All Local, All The Time
Inkberry Books continues its program of author readings on Friday, May 27 and Saturday, May 28 at 7:00 p.m. each evening. Since opening in 2018, the bookstore has hosted over 100 authors from Colorado and other parts of the country.
Niwot resident and longtime bookstore enthusiast Linda Bevard expressed her appreciation for the bookstore and its events during Niwot's Around the World Day May 14. "I almost feel like it's a family...," Bevard said. "Because there are so many of us who come back every time ... When I first came to Niwot it was this bookstore that gave me my social group. That really meant a lot to me. I love being in a bookstore; I like people who like bookstores, I like reading and writing and the last book reading I came to, by author Greg Sanders, was very funny."
On the 27th, Jake Hollingsworth, author of "I'm Not From Around Here: Travels in Asia," will read from his collection of travel stories. "I'm excited for the opportunity to read a bit of my story at Inkberry Books," Hollingsworth said. "Communities thrive when they support and encourage the arts, and Inkberry gets that."
Originally from South Carolina, Hollingsworth settled in Denver after a decade of teaching English in the classrooms of Korea, Vietnam, Mexico, Ukraine, and New York City. The first half of the collection, "Welcome to Buseok," recounts Jake's experience spending a year far from home, teaching countryside Korean children the ABCs of life at Buseok Elementary School.

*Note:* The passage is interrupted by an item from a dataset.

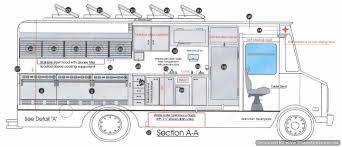 Food Truck Schematic | KID PARTY THEMES -N- MEAL'S | Pinterest ... Old School Vending Truck For Sale Food Trucks Mobile Used Trucks For Sale Australia Buy Thats My Dawg Nashville Roaming Hunger Crazy Good Burgers With Owner Corbin Trent Other Inrested In Starting Your Own Food Business Let Uhaul New To Help Stem Senior Hunger Diocese Of Oakland The Comet Camper 2010 Freightliner Mt45 Step Van 18 Foot Missauga Street Truck And Design City Approves Ordinance Auburn Oanowcom Cheap Acceptable Roadstoves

The second part of the book, "The Abhatoofan," tells the tale of a lonely, eye-opening, and ultimately priceless train journey across India, from Kolkata to Delhi. Hollingsworth will read excerpts from his book, as well as a few yet unpublished stories from his time in Asia.

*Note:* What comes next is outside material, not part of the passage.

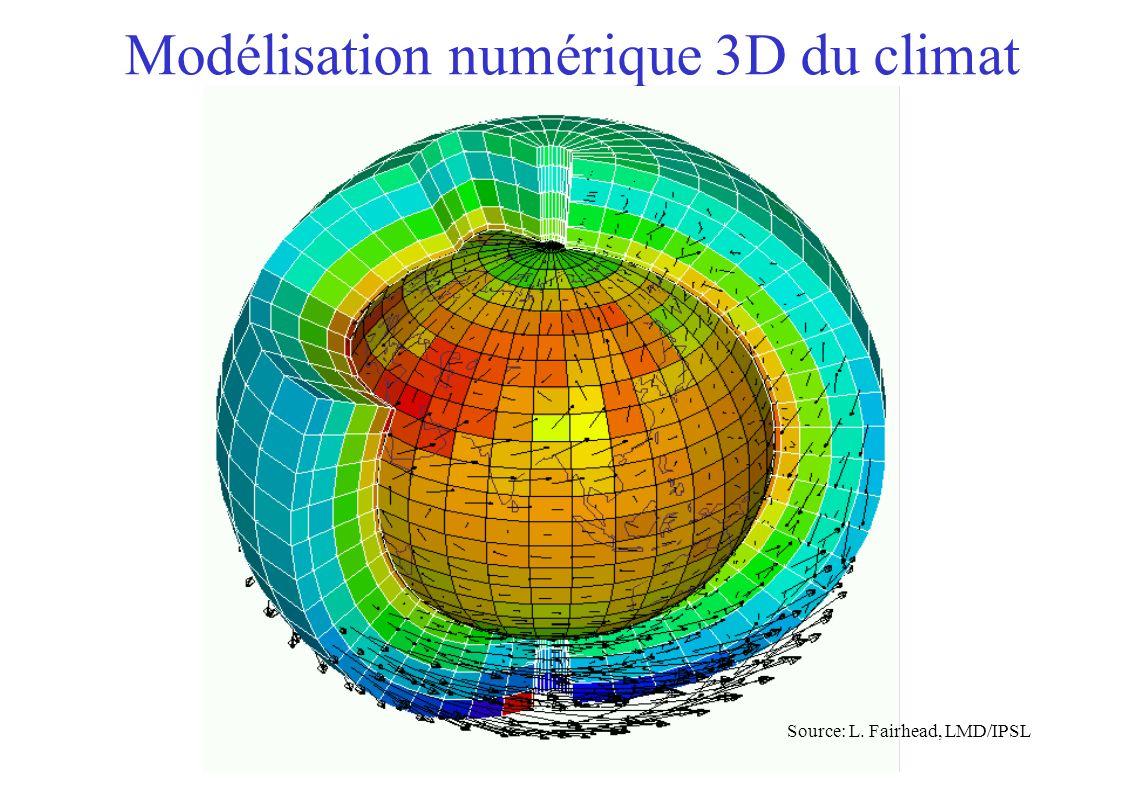 Modélisation numérique 3D du climat Source: L. Fairhead, LMD/IPSL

Naropa graduate Alexander Shalom Joseph will be reading for his second time at the bookstore on May 28th. His new collection of poetry is called, "Our Mother, The Mountain," after the album by the same name by the folk musician Townes Van Zandt. This work is a collection of prose poems detailing a year of living up in the mountains outside of Boulder, all of which were first published in a weekly column in the local town newspaper. This work is split into four sections, following the four seasons, and detail not only nature and the changing states of nature, but themes such as climate change, solitude, the relationship between civilization and wilderness, homemaking and many other things.
Joseph is a Jewish-American writer and author of the short story collection "American Wasteland." It is said in the Talmud that there are three ways to be a good Jew: study, prayer, and acts of loving kindness - Joseph thinks of his writing and work as an educator as a mix of all three.
Working as a teacher, construction worker, and at various other jobs to get by, he lives in the mountains of Colorado with a room full of books. "Last summer at the release of my short story collection," Joseph said, "Gene [Hayworth] and everybody else at Inkberry provided such a warm, communal, and open space for me and those who attended the reading. With the release of my newest book, I immediately thought of Inkberry again as a place to give a reading for this work. The outdoor seating, the wonderful introduction, reception and support that Gene sets up take the reading from an event to something more like a family gathering."
The events at Inkberry will be followed by a reception for the author with light refreshments and a chance to talk to the author and get a book signed.